[Items from a dataset]

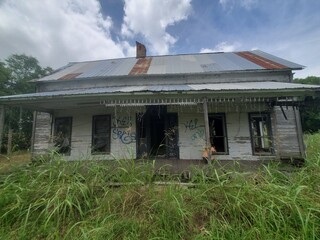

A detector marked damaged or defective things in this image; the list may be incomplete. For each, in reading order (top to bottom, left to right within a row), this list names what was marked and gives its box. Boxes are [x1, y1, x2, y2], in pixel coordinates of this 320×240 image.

rust stain [129, 57, 152, 75]
rusted metal roof [38, 49, 304, 81]
rust stain [235, 50, 288, 69]
broken window [54, 116, 72, 156]
broken window [92, 114, 110, 154]
broken window [210, 114, 228, 154]
broken window [249, 113, 274, 155]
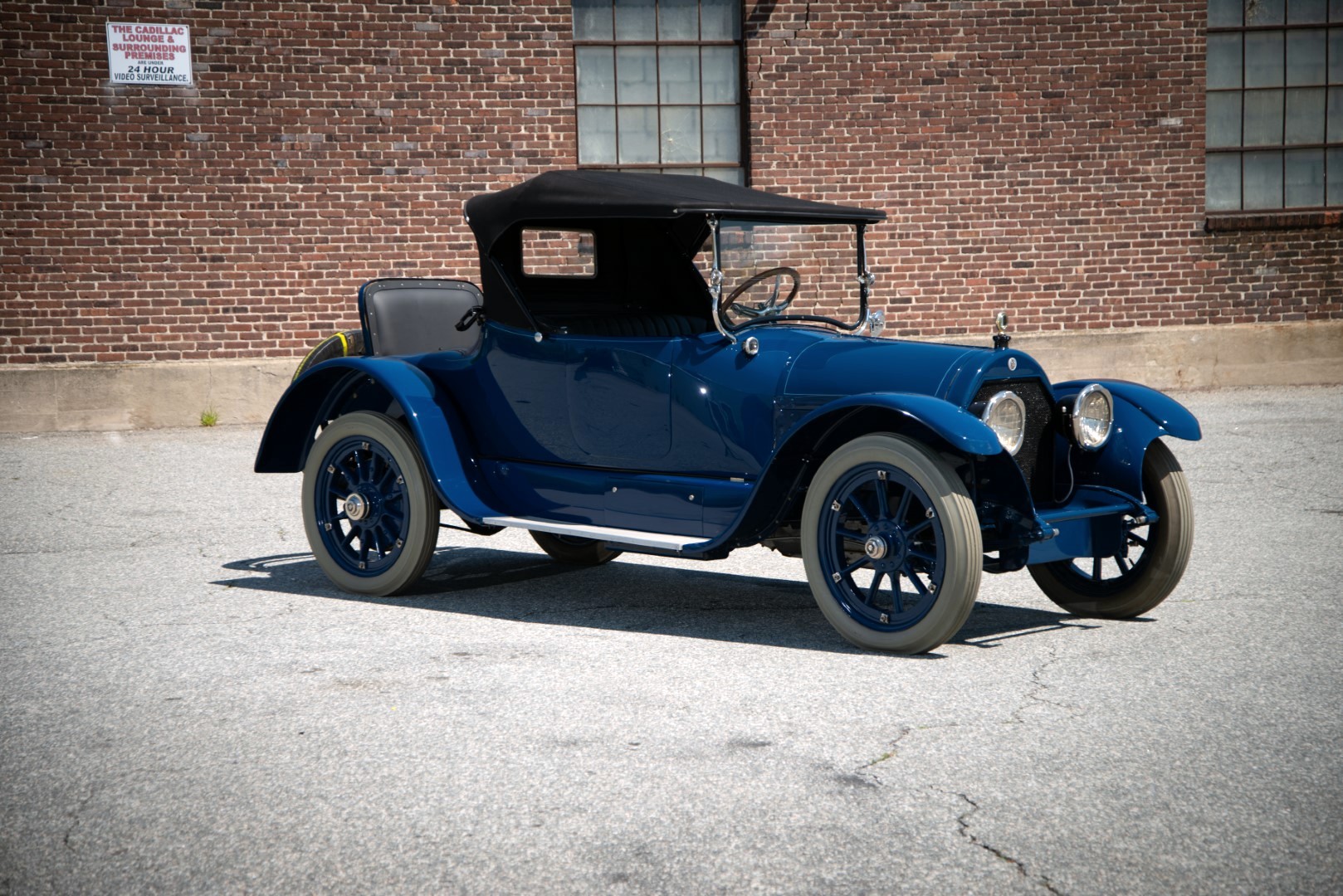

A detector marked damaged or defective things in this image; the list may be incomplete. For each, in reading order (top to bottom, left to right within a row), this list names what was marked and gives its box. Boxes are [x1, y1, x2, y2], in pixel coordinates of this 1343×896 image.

crack in asphalt [950, 790, 1063, 896]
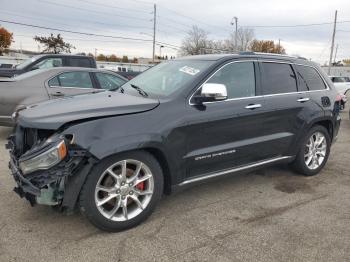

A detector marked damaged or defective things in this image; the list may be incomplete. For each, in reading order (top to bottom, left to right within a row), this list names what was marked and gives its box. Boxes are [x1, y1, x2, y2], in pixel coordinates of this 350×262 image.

broken headlight assembly [19, 140, 67, 175]
damaged black suv [6, 53, 340, 231]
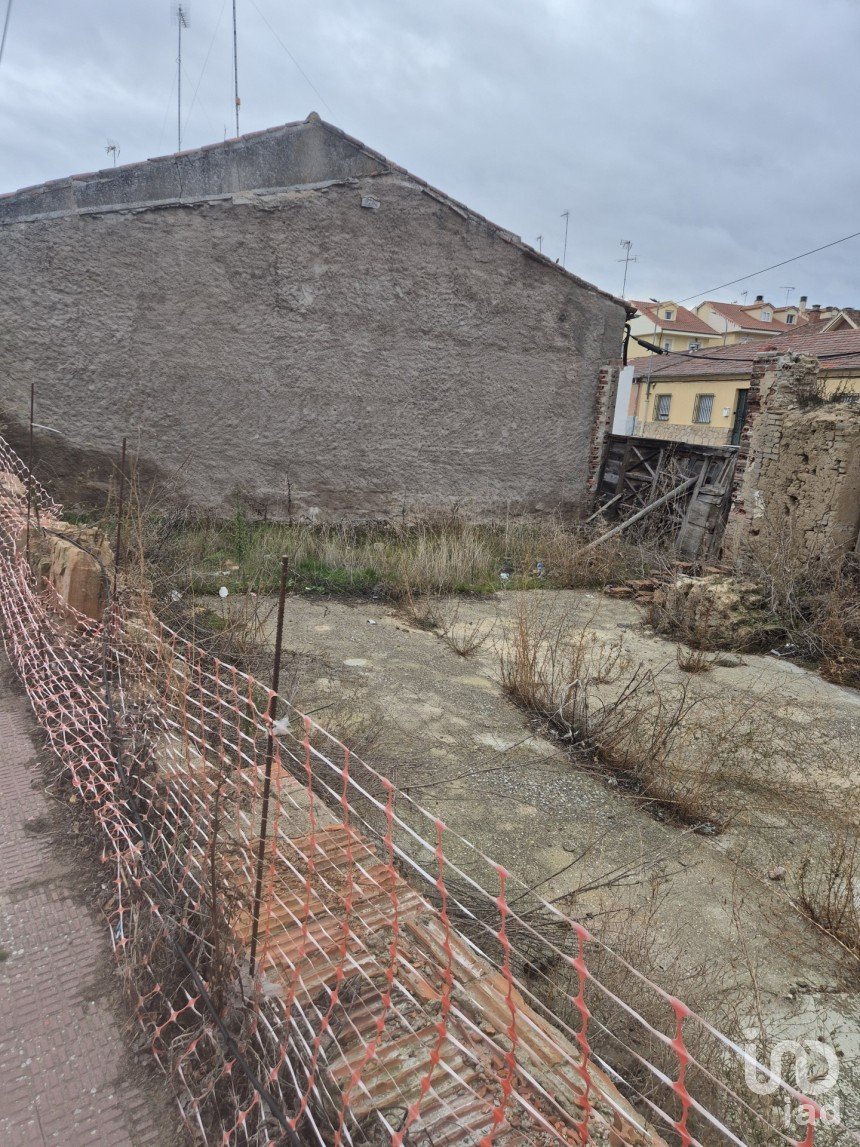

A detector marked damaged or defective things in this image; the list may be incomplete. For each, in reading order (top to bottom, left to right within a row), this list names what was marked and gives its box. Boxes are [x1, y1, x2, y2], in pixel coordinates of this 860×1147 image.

rusty metal stake [249, 556, 288, 976]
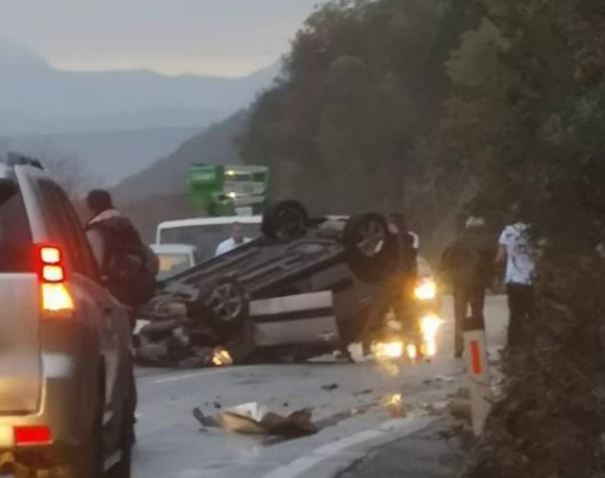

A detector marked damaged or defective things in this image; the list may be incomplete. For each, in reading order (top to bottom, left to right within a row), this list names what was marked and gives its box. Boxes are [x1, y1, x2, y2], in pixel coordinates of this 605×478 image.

overturned car [135, 202, 432, 366]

§ WHAT IS ASKED: Rewrite the text of all the items above, replacing "detector" with "classifier" and keeping everything else the same. Omit the pictures.

§ RESPONSE:
A classifier marked damaged or defective things in this image; the list may be incomplete. For each, in reading order (top to bottom, left to right within a row), this list names what was marked and gives its box. Boxes are [x1, y1, x2, y2], in pixel coordinates of this 320×240 image.

rust stain [129, 57, 152, 75]
rusted metal roof [38, 49, 304, 81]
rust stain [235, 50, 288, 69]
broken window [54, 116, 72, 156]
broken window [92, 114, 110, 154]
broken window [210, 114, 228, 154]
broken window [249, 113, 274, 155]

A classifier marked damaged or defective things in this image; the list may be incomplete. For each, in reading order (top to bottom, left to right within a row), this list names what was marked and gives its box. Boxes are [x1, y1, x2, y2], in pixel coordinates of this 1343×896 image.

crack in asphalt [950, 790, 1063, 896]

A classifier marked damaged or defective things in this image; the list may be incomplete. For each, in reading order (top to bottom, left to right within a row), this list names what was marked and gives its box. Boxes are [x1, y1, x2, y2], in pixel coordinates of this 350×262 image.

broken headlight assembly [19, 140, 67, 175]
damaged black suv [6, 53, 340, 231]

A classifier marked damaged or defective things in this image; the list may be incomplete. For each, in reading order (top to bottom, left to right within a row), this list names what was marked and gives its box. Boxes are [x1, y1, x2, y2], in pixel coordinates of this 860×1147 image.

rusty metal stake [249, 556, 288, 976]

A classifier marked damaged or defective things in this image; the list may be incomplete. For each, in reading order (top to bottom, left to right within a row), this list names what was marked and gives its box. Boxes are [x1, y1, x2, y2], in pixel coordinates of this 605×478 image.

overturned car [135, 202, 432, 366]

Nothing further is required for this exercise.